The use of RNA interference in gene therapy has recently shown great potential in cancer treatment. Using nanomedicines to deliver siRNA to cancer cells is an excellent solution to delivery problems encountered in previous experiments. These nanoparticles must contain a specific siRNA sequence, ligands able to target only cancer cells, and imaging abilities.
To produce an efficient nanomedicine, there are several important components that must be considered. The most important requirement for a nanomedicine is stability and biocompatibility. All components must not be unexpectedly degraded by different environments in the body or toxic to unexpected parts of the body. The nanomedicine must have some type of imaging, targeting, and treatment capabilities. The nanomedicine in my research was composed of gadolinium nanoparticles with biocompatible polymers attached to the outside of the nanoparticle. Gadolinium was used because it is an effective imaging agent for MRIs. This allows for the nanomedicines to be tracked and make sure they are concentrated near the cancer cells. The biocompatible polymers can be modified with targeting ligands, siRNA, or a chemotherapeutic. I used folic acid to target breast cancer cells and siRNA for treatment.
The nanomedicine is administered to patients intravenously, travels throughout the body, and attaches to cancer cell surface receptors. Once the targeting ligand attaches to over expressed cell surface receptors, the nanomedicine is endocytosed into the cell. When in the cell enzymes or changes in pH can activate the release of siRNA from the nanomedicine and RNA interference (RNAi) can commence.

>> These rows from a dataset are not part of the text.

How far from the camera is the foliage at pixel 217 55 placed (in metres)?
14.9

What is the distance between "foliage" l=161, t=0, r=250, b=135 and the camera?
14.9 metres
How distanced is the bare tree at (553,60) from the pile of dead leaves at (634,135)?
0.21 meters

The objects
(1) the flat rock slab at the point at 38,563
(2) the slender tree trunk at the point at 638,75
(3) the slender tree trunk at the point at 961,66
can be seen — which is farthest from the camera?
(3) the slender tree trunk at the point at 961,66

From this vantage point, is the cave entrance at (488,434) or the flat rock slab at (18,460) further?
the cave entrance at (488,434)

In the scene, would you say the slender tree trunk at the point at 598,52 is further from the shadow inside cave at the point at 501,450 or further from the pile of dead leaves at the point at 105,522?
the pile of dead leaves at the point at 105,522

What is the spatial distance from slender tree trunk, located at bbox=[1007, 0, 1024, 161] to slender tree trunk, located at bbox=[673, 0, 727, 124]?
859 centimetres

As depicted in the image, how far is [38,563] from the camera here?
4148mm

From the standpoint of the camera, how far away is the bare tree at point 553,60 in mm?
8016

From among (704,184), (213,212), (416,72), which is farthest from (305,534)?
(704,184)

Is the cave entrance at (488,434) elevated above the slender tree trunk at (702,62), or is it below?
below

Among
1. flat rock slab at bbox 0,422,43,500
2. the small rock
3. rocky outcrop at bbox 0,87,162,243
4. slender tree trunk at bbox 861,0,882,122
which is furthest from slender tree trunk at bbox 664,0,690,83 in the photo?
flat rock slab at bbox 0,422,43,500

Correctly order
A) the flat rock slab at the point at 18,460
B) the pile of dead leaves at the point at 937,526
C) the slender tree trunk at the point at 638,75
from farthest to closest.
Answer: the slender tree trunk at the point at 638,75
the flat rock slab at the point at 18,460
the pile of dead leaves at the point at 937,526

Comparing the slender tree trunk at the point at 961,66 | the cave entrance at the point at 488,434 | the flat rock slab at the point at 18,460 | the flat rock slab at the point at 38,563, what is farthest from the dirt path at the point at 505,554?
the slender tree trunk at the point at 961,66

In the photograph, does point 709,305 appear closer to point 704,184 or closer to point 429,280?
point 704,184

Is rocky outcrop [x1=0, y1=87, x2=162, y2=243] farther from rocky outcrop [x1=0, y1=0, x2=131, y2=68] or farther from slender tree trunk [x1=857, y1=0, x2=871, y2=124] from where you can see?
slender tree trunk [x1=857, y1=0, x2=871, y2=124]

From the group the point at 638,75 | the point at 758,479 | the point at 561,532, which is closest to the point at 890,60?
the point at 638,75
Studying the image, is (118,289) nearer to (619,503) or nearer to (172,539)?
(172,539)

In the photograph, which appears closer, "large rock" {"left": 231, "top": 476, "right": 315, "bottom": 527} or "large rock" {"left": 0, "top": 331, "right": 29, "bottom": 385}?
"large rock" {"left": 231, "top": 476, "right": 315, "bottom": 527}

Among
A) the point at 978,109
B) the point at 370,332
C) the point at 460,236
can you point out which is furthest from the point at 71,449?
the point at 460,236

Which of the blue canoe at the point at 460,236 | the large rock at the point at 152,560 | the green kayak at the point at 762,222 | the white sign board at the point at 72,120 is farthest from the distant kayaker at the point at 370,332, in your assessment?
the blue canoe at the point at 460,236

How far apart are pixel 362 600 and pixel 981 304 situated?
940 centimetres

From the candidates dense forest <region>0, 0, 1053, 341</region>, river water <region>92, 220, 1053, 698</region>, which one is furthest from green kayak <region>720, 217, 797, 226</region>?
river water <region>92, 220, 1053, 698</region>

The process of RNA interference to silence specific oncogenes has incredible possibilities. RNAi makes use of small interfering RNA (siRNA) molecules to regulate gene expression by the inhibition or degradation of existing genetic material. This prevents transcription of mature messenger RNA (mRNA) into phenotypic expression. RNAi is a natural self-defense mechanism present in all eukaryotic cells and requires small amounts of siRNA to completely silence a specific gene.
RNAi is initiated when double stranded RNA (dsRNA) molecules enter the cell. A protein complex called Dicer cleaves the dsRNA into smaller fragments, siRNA, about twenty nucleotides in length. A new protein called the RNA induced silencing complex (RISC) attaches to a siRNA molecule and uses its helicase activity to separate the two strands. The RISC protein and an associated single stranded siRNA attach to complementary nucleotides on mRNA in the cytoplasm. The RISC protein cleaves the mRNA into fragments and these “fragments are recognized by the cell as being aberrant and are destroyed” by other proteins.[1]

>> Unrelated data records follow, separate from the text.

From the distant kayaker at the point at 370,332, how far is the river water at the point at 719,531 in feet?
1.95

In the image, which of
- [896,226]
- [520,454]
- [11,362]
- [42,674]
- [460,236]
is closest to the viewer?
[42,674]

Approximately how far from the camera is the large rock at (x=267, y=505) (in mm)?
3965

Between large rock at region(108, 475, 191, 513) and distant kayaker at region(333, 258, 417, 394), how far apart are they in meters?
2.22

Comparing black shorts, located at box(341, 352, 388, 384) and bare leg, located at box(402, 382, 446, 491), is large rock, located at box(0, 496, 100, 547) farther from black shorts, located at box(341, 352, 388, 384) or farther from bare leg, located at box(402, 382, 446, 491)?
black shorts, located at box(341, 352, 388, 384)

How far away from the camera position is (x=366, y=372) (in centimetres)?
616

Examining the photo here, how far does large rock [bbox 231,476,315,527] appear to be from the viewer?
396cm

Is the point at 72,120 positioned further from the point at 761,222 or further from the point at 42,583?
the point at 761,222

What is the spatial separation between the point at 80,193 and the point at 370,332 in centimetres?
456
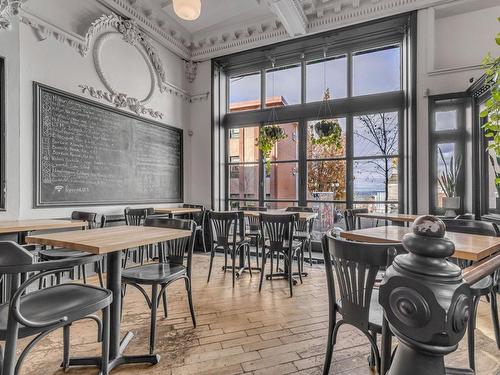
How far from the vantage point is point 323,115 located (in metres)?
4.87

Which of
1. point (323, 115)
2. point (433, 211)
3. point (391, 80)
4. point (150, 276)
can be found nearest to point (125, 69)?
point (323, 115)

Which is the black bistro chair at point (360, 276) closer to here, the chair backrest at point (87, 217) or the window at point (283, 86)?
the chair backrest at point (87, 217)

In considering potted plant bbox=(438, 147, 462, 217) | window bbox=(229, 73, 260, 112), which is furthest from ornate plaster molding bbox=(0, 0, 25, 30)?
potted plant bbox=(438, 147, 462, 217)

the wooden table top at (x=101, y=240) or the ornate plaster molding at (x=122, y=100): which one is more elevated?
the ornate plaster molding at (x=122, y=100)

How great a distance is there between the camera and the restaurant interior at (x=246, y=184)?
132cm

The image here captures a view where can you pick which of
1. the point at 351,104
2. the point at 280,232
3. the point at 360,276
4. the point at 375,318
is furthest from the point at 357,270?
the point at 351,104

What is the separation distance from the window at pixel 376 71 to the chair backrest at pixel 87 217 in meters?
4.23

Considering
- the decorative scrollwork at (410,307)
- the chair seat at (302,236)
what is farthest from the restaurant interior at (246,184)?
the chair seat at (302,236)

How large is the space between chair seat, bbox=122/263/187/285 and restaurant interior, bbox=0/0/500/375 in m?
0.02

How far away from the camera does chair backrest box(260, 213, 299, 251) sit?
10.1 ft

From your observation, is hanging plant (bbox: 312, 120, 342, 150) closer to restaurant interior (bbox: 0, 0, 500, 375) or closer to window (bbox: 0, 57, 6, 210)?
restaurant interior (bbox: 0, 0, 500, 375)

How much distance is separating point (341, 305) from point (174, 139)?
4.60 m

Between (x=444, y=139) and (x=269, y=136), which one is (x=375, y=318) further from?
(x=444, y=139)

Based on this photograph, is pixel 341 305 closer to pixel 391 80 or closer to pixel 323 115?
pixel 323 115
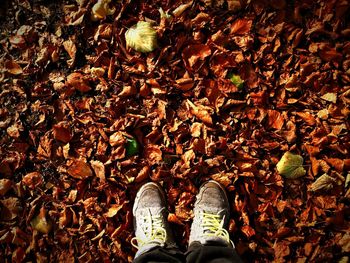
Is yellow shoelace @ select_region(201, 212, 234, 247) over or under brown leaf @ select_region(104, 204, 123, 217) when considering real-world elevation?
under

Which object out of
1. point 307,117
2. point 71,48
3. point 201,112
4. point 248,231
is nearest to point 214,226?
point 248,231

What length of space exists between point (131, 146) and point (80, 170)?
1.13 ft

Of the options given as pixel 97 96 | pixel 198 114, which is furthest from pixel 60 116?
pixel 198 114

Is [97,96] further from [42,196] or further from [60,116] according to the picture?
[42,196]

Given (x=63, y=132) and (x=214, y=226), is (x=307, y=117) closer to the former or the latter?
(x=214, y=226)

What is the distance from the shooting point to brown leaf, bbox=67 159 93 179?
1.76 m

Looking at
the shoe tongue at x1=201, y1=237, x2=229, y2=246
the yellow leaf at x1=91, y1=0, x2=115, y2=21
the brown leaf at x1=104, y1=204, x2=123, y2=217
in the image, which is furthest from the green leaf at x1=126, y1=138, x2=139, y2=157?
the yellow leaf at x1=91, y1=0, x2=115, y2=21

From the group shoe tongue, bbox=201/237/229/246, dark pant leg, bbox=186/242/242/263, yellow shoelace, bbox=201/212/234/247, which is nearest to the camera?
dark pant leg, bbox=186/242/242/263

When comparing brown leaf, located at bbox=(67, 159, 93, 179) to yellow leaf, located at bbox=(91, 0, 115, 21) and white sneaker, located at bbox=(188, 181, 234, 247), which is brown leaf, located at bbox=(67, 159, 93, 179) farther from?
yellow leaf, located at bbox=(91, 0, 115, 21)

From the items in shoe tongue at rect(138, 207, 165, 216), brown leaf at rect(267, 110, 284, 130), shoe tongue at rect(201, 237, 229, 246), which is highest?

Though there is a lot of research that needs to be done, multifunctional nanomedicines and the use of RNAi for the treatment of cancer shows great potential.
[1] Nature Reviews. RNA Interference (Video).
http://www.nature.com/focus/rnai/animations/animation/animation.htm.
[2] N. Durcan, C. Murphy, and S. Cryan. Inhalable siRNA: Potential as a Therapeutic Agent in the Lungs. Molecular Pharmaceutics. 2008. Vol. 5, No. 4, 559-566.
[3] P. Low, W. Henne, and D. Doorneweerd. Discover and Development of Folic-Acid-Based Receptor Targeting for Imaging and Therapy of Cancer and Inflammatory Diseases. Accounts of Chemical Research. 2007. Vol. 41, No. 1, 120-129.